Perhaps, the most poignant story in the collection is about Iskander Mirza, who, banished by Ayub to London on a paltry pension, lived out his last days on hand-outs from friends, including the Iranian ambassador to London. When he died in 1969, he left behind a total of 939 pounds, which, after taxes, worked out to 221 pounds that was distributed among his wife and children as per shariah law. Pakistan ignored his death, but the Shah of Iran had his body flown to Tehran in a special plane where the ambassador, by then his country’s foreign minister, received it. His body lay in state at the Sepah-Selar Mosque, and was taken in a gun carriage through Tehran. He was buried with state honours in a mausoleum built for the foreign minister’s father.
The book also has a solid chapter each on the flawed decisions and the unpreparedness of the Pakistan Army for Operation Gibraltar and Grand Slam, and the mistakes that led to the 1971 war with India.

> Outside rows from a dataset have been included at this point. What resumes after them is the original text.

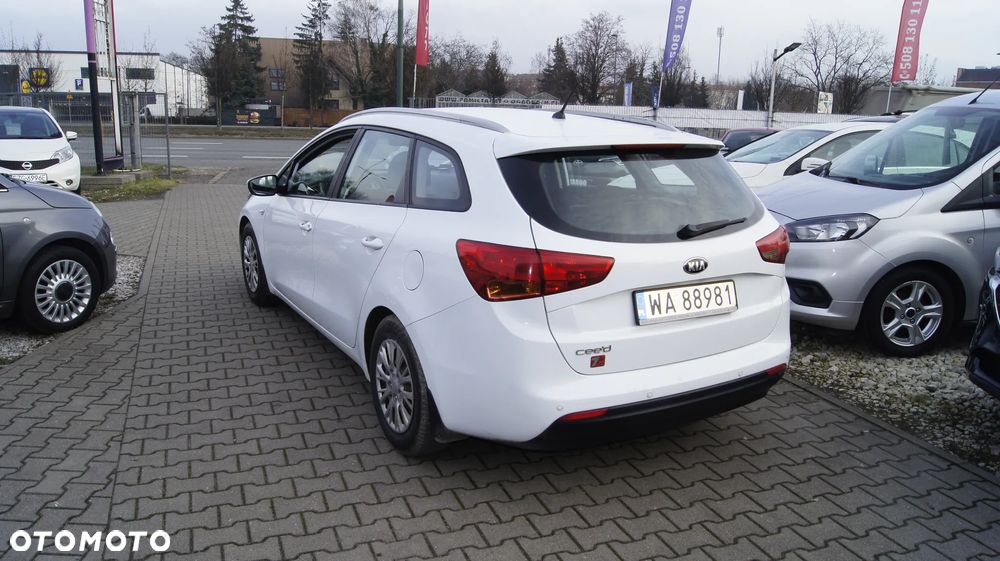 Kia Ceed 1.6 GDI L - 4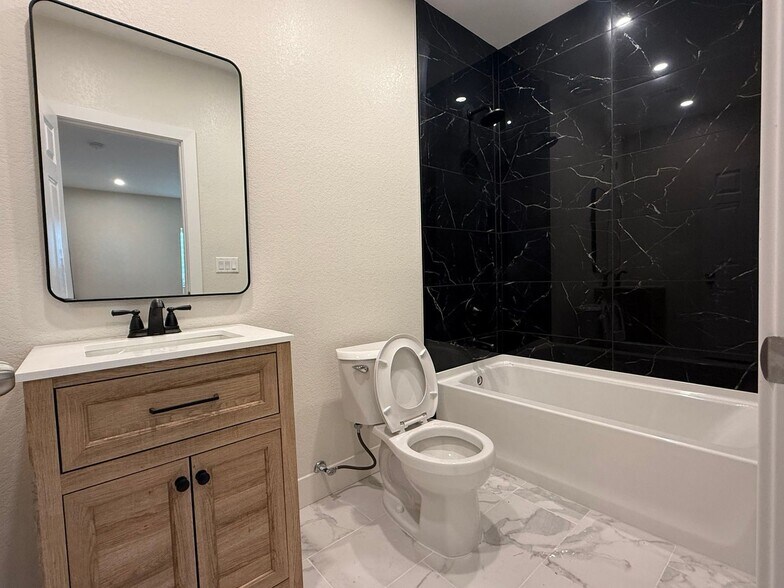 Building Photo - 274 Marlowe Dr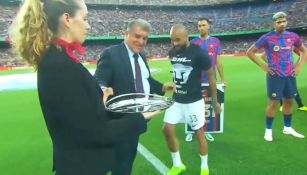 Pumas: Dani Alves fue homenajeado en Camp Nou, previo a juego ante Barcelona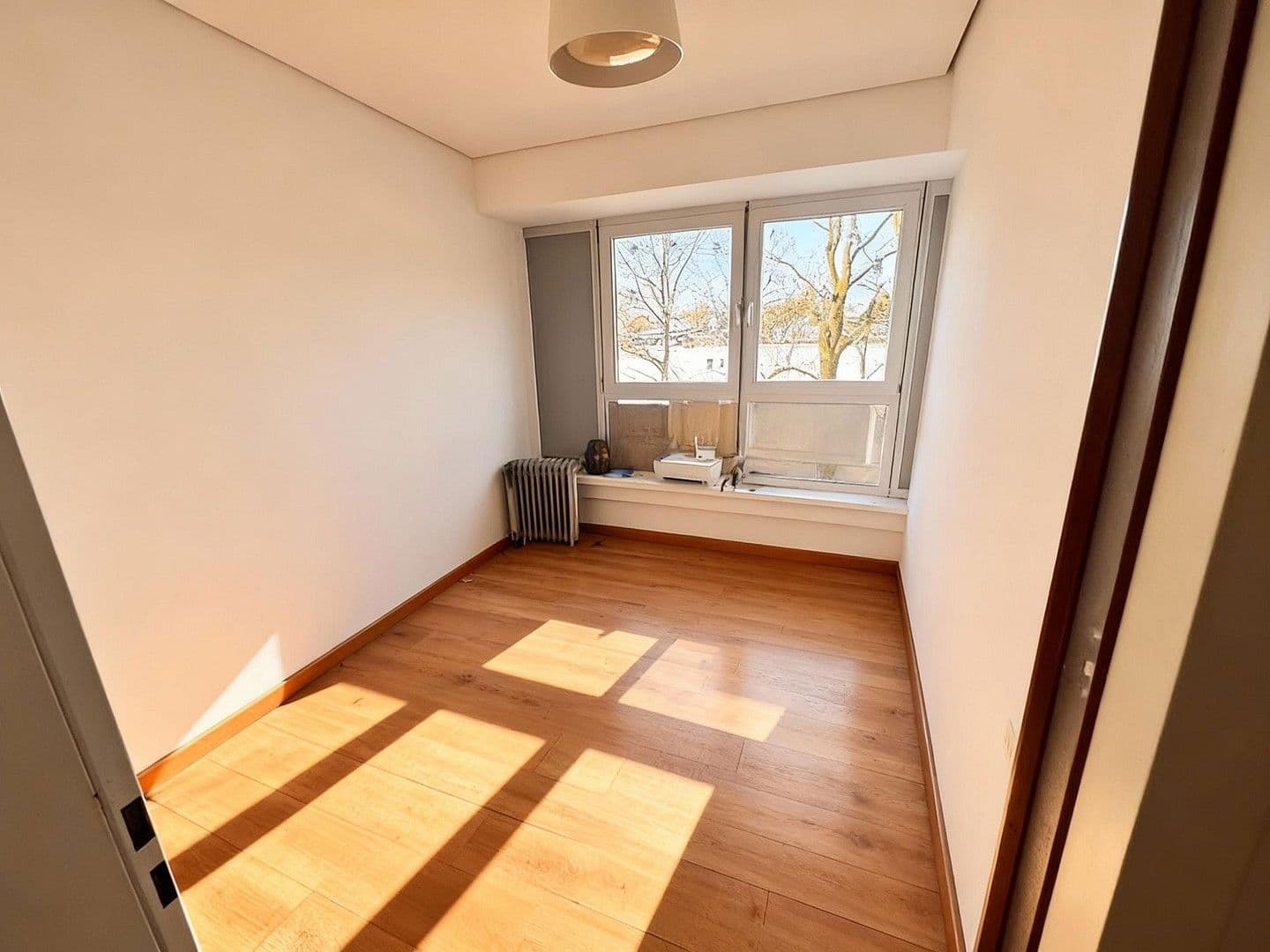 Pronájem nebytového prostoru 5.000 m², Stuhr, Dolní Sasko Pronájem nebytového prostoru 5.000 m², Stuhr, Dolní Sasko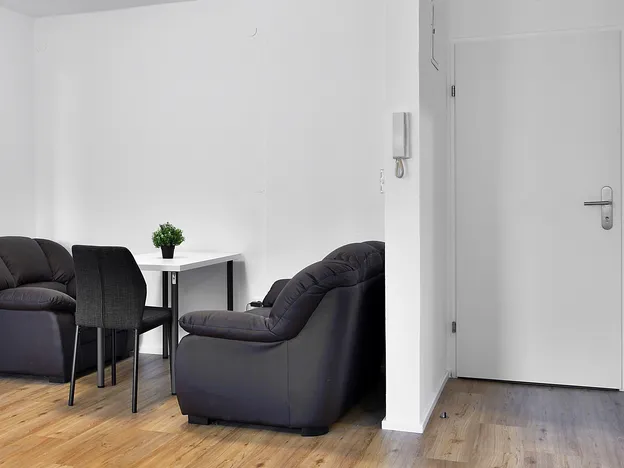 +80 Betten ganzes Haus oder Apartments + Linz-Wels-Steyr-Umgebung mit Parkplatz, TOP Lage!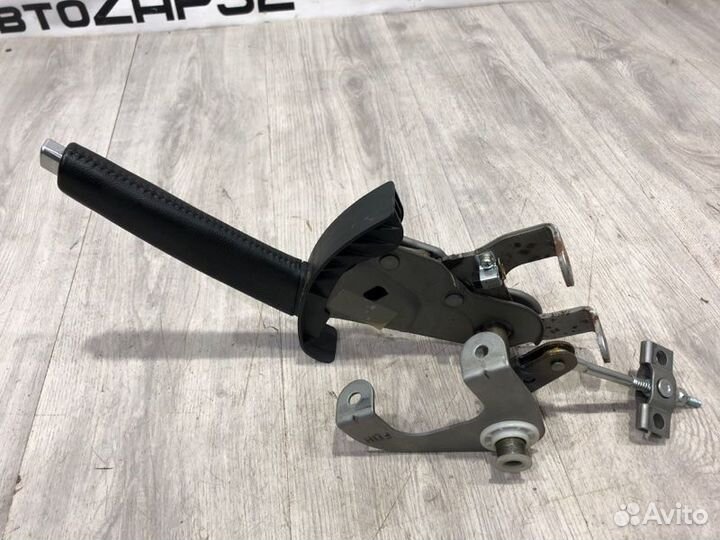 Рычаг ручного тормоза Kia Ceed хэтчбек G4FC 2010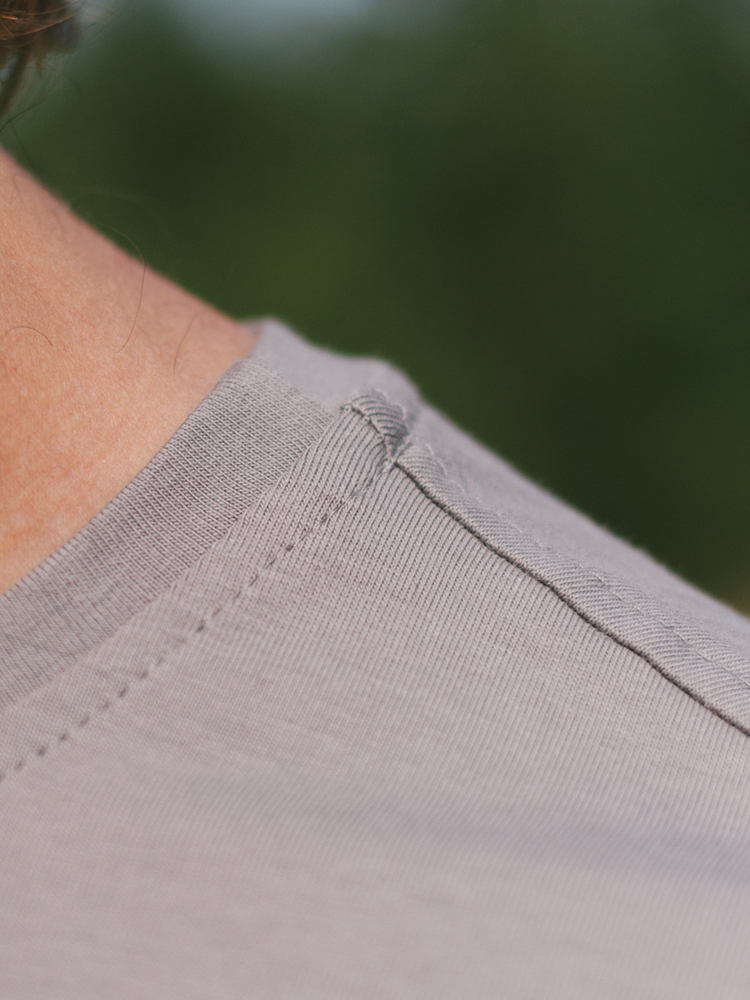 T-shirt ULTIMATE GRAY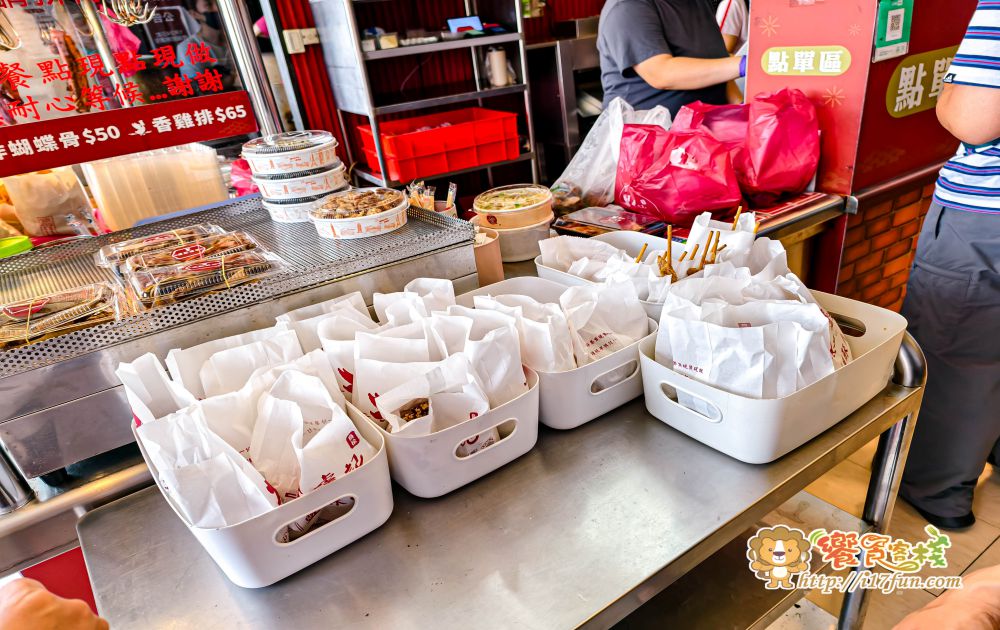 盧記烤鴨│高雄烤鴨老店！近40年人氣不減，一鴨三吃搭配熱炒炸物，內用外帶都方便還有專屬停車場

There are plenty of LoL moments in the book. Devasher has provided iron-clad references for each of the vignettes, so there is no quarrel with authenticity. But, bringing out the flaws of all leaders together in one volume has the effect of magnifying them in a way that a caricaturist or a cartoonist might highlight a prominent nose or teeth, as opposed to what a portraitist might come up with. As you read the book, it is good to remember that a country is more than the sum of all the faults of all its leaders. Devasher, too, is quite clear about that, saying right at the beginning that this is “neither a conventional history of Pakistan nor a biographical one” but an “analysis” of anecdotes that he found as he was researching his first book. Imagine a similar exercise about Indian leaders. There would be enough to fill several volumes.